MICHELLE MIELLY

        

            FILLING THE CONTINENTAL SPLIT: SUBJECTIVE EMERGENCE IN
            KEN BUGUL'S LE BAOBAB FOU AND SYLVIA MOLLOY'S EN BREVE CÁRCEL

FILLING UP THE SOMETIMES vast expanses between one's homeland and adoptive home often becomes the primary
task of the exiled life-writer in the search for an identity wedged somewhere in between. In the transition from the familiar to the foreign, a certain degree of native command is lost, generating ambivalence in the writerly voice. This is especially true for the female voices of the Senegalese Ken Bugul and Argentine Sylvia Molloy, whose autobiographical works, Le baobab fou and En breve cárcel, respectively, will be examined under this light.

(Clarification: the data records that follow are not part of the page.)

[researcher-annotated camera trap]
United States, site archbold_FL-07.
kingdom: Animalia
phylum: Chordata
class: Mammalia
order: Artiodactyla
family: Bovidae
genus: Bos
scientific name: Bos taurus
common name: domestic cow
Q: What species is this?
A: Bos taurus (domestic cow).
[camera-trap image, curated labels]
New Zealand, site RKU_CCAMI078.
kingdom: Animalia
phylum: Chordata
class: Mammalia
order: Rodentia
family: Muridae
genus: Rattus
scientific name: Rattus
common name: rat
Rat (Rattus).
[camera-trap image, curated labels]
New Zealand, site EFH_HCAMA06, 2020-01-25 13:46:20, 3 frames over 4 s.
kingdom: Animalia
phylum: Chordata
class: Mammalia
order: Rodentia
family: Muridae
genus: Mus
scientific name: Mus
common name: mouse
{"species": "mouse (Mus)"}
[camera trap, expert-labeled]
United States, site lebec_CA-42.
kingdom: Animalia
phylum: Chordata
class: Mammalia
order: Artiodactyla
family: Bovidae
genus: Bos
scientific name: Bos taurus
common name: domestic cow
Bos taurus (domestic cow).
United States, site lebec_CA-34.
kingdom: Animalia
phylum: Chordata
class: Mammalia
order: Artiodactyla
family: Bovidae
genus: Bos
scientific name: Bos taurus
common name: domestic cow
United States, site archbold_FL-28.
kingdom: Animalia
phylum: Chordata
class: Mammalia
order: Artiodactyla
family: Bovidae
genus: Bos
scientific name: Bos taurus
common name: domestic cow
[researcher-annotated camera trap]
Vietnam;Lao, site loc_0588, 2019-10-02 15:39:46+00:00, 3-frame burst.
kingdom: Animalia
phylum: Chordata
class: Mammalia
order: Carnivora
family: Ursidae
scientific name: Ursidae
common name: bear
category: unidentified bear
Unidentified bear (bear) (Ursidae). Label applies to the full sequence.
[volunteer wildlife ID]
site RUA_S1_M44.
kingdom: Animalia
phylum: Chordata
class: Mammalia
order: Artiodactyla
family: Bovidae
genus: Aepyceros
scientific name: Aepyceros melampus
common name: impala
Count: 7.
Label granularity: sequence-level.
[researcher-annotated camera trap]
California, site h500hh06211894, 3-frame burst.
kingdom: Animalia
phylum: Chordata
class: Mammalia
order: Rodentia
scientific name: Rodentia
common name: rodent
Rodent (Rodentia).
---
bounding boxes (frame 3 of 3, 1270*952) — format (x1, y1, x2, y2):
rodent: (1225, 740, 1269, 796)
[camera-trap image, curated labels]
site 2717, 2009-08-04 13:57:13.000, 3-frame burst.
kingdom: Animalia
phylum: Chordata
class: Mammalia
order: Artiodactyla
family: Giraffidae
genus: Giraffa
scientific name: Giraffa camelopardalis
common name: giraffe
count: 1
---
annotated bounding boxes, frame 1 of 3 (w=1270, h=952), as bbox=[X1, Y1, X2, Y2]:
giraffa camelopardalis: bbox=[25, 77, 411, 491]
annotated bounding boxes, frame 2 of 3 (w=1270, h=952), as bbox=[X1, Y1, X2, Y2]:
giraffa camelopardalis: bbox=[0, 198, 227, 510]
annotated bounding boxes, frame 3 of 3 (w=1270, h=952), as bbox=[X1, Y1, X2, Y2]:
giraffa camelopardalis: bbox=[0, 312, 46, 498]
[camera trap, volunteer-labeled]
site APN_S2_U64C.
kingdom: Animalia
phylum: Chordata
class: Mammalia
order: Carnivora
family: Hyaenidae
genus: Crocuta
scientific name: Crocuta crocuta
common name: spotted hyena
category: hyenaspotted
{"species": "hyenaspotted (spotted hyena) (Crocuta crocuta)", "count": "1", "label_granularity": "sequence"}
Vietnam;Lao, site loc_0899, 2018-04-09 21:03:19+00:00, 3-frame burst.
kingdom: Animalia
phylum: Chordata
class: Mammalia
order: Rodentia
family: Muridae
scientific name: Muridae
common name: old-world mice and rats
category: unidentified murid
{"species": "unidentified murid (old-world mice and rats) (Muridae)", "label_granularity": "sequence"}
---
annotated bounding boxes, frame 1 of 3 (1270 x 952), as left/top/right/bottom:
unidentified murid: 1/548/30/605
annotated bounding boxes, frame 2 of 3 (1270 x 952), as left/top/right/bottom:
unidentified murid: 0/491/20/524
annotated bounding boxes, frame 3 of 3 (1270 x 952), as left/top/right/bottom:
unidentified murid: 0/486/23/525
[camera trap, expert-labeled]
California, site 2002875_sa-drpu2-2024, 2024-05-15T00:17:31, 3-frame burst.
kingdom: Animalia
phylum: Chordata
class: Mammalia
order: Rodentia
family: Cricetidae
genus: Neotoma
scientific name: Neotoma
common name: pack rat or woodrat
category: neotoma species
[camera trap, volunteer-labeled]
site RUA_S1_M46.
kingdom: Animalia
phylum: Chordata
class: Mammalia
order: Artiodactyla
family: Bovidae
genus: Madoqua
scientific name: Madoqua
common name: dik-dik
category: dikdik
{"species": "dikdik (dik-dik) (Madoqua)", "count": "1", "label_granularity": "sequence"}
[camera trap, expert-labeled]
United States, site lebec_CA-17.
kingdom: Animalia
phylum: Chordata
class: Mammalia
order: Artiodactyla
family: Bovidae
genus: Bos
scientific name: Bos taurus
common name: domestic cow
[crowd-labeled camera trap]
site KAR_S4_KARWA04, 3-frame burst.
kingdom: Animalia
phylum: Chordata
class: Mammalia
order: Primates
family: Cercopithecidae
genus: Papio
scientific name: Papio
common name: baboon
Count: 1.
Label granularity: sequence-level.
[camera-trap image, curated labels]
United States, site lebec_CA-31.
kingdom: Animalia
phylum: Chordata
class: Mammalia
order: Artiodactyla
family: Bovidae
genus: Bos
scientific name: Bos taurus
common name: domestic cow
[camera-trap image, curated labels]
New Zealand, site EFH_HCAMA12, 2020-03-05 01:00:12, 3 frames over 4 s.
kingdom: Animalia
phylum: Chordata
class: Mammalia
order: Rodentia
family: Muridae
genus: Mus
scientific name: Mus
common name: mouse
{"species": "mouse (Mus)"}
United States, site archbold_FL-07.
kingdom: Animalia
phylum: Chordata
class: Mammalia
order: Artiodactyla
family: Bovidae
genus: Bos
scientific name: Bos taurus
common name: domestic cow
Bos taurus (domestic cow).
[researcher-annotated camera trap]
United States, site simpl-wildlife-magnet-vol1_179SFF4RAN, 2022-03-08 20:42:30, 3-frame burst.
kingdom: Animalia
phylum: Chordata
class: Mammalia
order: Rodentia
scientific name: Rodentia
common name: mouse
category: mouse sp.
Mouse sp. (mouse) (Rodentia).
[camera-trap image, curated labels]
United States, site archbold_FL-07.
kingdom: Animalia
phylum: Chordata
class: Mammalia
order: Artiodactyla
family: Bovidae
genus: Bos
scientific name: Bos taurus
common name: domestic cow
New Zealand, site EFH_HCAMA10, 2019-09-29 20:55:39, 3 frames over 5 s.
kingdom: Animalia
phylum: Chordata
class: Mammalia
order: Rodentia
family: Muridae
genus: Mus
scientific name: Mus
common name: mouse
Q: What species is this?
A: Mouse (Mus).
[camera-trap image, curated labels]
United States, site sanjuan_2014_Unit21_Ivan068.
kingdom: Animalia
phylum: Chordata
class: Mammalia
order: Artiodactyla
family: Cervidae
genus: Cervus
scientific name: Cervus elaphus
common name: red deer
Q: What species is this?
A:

Both writers undertake a re-construction and re-invention of the self through the act of writing from elsewhere. Both Bugul and Molloy create newfound identities through an evocative process of mental pilgrimage to past memories and eventually reconcile themselves with an alienating present. In Le baobab fou and En breve cárcel, Bugul and Molloy engage in a self-writing process implying temporal and conceptual breaches between past and present selves, native authority and exilic ambivalence, the written and the oral subject. In this framework, I suggest that the Derridian notion of the enunciative split as conceptualized by Homi Bhabha in The Location of Culture is central to the production of these writers' exilic selves. In other words, the intersection of the space of production with the différance of writing fosters working within the margins, a zone where a displaced and dislocated identity can flourish.